Femihough concluded that the Paralympian suffers from severe depression and presented symptoms of a post-traumatic stress disorder – everything was a potential trigger for him to think of Steenkamp.

He admitted to the psychologist that he had dreams and nightmares of the incident and often replayed the events in his mind.

Femihough said Pistorius’s fears and anxieties related to the guilt he feels for killing Steenkamp and the impact her death has had on her family and friends, and his own family. “He is aware that his actions resulted in the death of Ms Steenkamp and experiences much sorrow and guilt in this regard. He said ‘I find it hard to live with myself. I killed someone I love and I miss her every day’.”

Pistorius is also very concerned about the outcome of his trial.

“The uncertainty adds to his poor functioning and exacerbates his anxiety,” she said.

Femihough remarked that Pistorius’ life has changed significantly as a result of the incident.

Prior to shooting Steenkamp, Pistorius flew up to 100 times a year, mostly abroad, and his press conferences attracted more media attention than that of Olympic champion Usain Bolt. The court was told he would even be approached for autographs while in the men’s room or have a camera pushed in his face as he stepped off a plane.

Pistorius was three times voted as one of the top 100 most influential people in the world by Time magazine and also received the keys to cities such as Rome and Genoa. He counted among his acquaintances presidents of countries, royalty and elite sportsmen,” the report said.

Professor Jonathan Scholtz, who also evaluated Pistorius at Weskoppies, said in his report that Pistorius’s biggest dream was to race against able-bodied athletes. “This is perhaps an attempt to give psychological credence to his mother’s position that he was not disabled.”

Scholtz noted that Pistorius had a lot of anxiety related to his career. An example was when blood clots were forming in the veins of his stumps. This was a serious stress factor for him, making him anxious as it could potentially end his career.

“It is known that the stumps of amputees deteriorate over time… in this time he became very lonely,” Scholtz said.

Being in Italy for four months of the year, Pistorius struggled to find his place in his circle of friends when he returned, Scholtz said.

“His strict training and dietary restrictions did not advance his chances of getting settled into a group of friends.

It was also difficult to share his extraordinary experiences with peers who were leading quite ordinary lives compared to him.”

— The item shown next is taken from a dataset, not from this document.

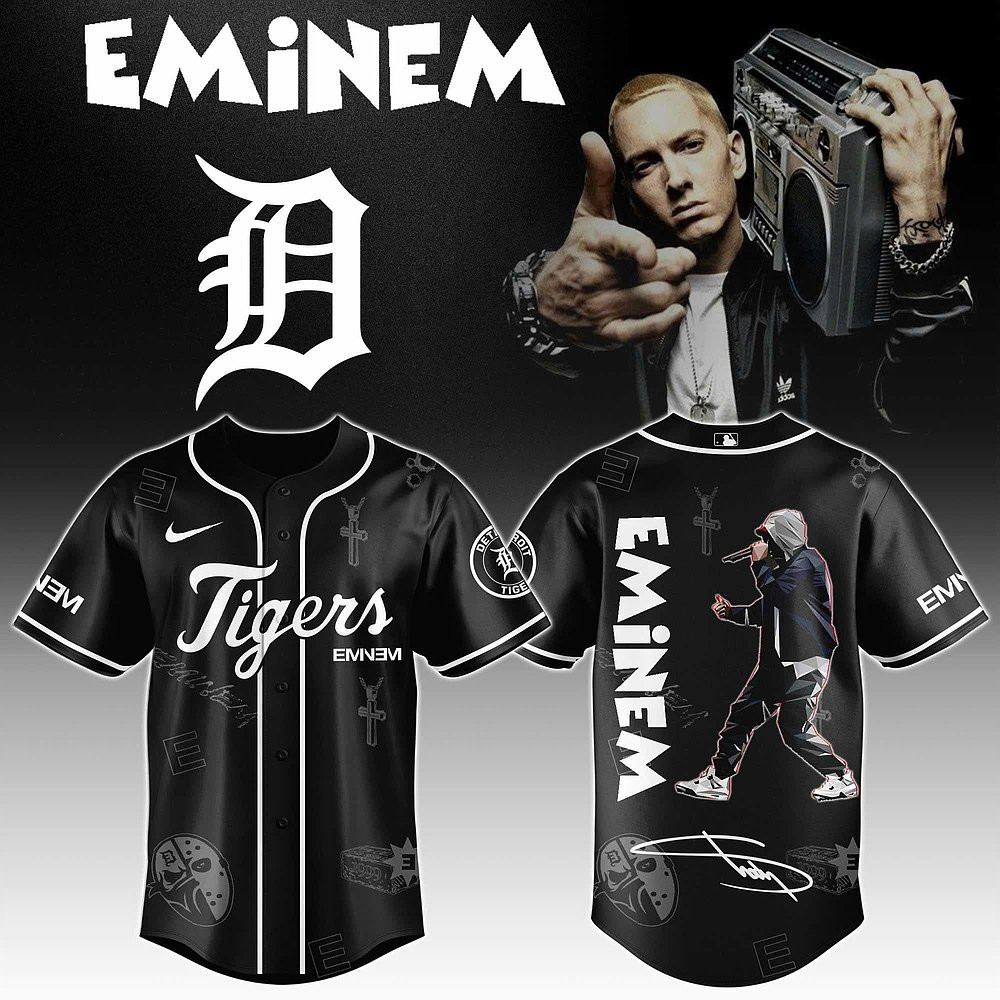 Detroit Tigers x Eminem Stans Limited Edition Jersey 2025 Special Gift For Baseball Supporters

Scholtz said Pistorius was instantly “taken” with Steenkamp when he met her about three months before the incident, and their relationship developed well. While they had their differences, they talked them through.

At the beginning of last year he instructed his coach to arrange for her to travel with him that year. The day before the incident Pistorius was discussing safety and other issues with an estate agent regarding a house he was buying for himself and Steenkamp.

“They were described as a loving couple. Their relationship showed none of the characteristics associated with an abusive relationship,” said Scholtz.